SET TASK 1:
Write out the Kostopil memorial description word for word, from "Translation: Mass grave" up to and including "- 1942 роках.".
SET TASK 2:
Using the Kostopil memorial description, decide whether each statement agrees with it. Answer yes or no, quoting the deciding words. (a) The headstone is black. (b) The fence around the headstone is made of metal. (c) A Menorah is carved within a Magen David at the top of the monument.
SET TASK 3:
Translate this sentence from the Kostopil memorial description into Spanish: "The monument is located on the mass grave in a forest near the Lisopil village."

EXCERPTED PASSAGE:
.....
Who is Commemorated?

Kostopil Jews who were murdered here

Description

The monument is located on the mass grave in a forest near the Lisopil village. It is a black headstone with Hebrew and Ukrainian inscriptions. A Menorah is carved within a Magen David at the top of the monument. There is a flowerbed in front of the monument. The small area around the headstone is paved and fenced by a blue-colored wooden fence.

Inscriptions

Hebrew:

קבר אחים
של יהודי קוסטופול
שנרצחו ונזרקו חיים לבורות
על ידי הנאצים הפשיסטים
בשנים 1941-42
יהי זכרם ברוך

Translation: Mass grave of Kostopol Jews who were murdered and thrown alive in pits by Nazi fascists in the years 1941-42. May their memory be blessed

Ukrainian:

Тут братня могила
Костопільських євреїв
безвинно замучених, розстріляних,
живцем закопаних німецько - 
фашистськими катами
в 1941 - 1942 роках.
.....
INFORMATION PROVIDED:
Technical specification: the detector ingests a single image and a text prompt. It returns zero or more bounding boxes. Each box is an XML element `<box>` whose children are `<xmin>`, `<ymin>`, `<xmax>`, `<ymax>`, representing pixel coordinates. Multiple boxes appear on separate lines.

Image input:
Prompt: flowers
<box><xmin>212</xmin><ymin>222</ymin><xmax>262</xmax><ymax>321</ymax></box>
.....
WRITTEN RESPONSE 1:
Translation: Mass grave of Kostopol Jews who were murdered and thrown alive in pits by Nazi fascists in the years 1941-42. May their memory be blessed

Ukrainian:

Тут братня могила
Костопільських євреїв
безвинно замучених, розстріляних,
живцем закопаних німецько - 
фашистськими катами
в 1941 - 1942 роках.

WRITTEN RESPONSE 2:
(a) Yes: "It is a black headstone with Hebrew and Ukrainian inscriptions."
(b) No: "fenced by a blue-colored wooden fence."
(c) Yes: "A Menorah is carved within a Magen David at the top of the monument."

WRITTEN RESPONSE 3:
El monumento se encuentra sobre la fosa común, en un bosque cerca del pueblo de Lisopil.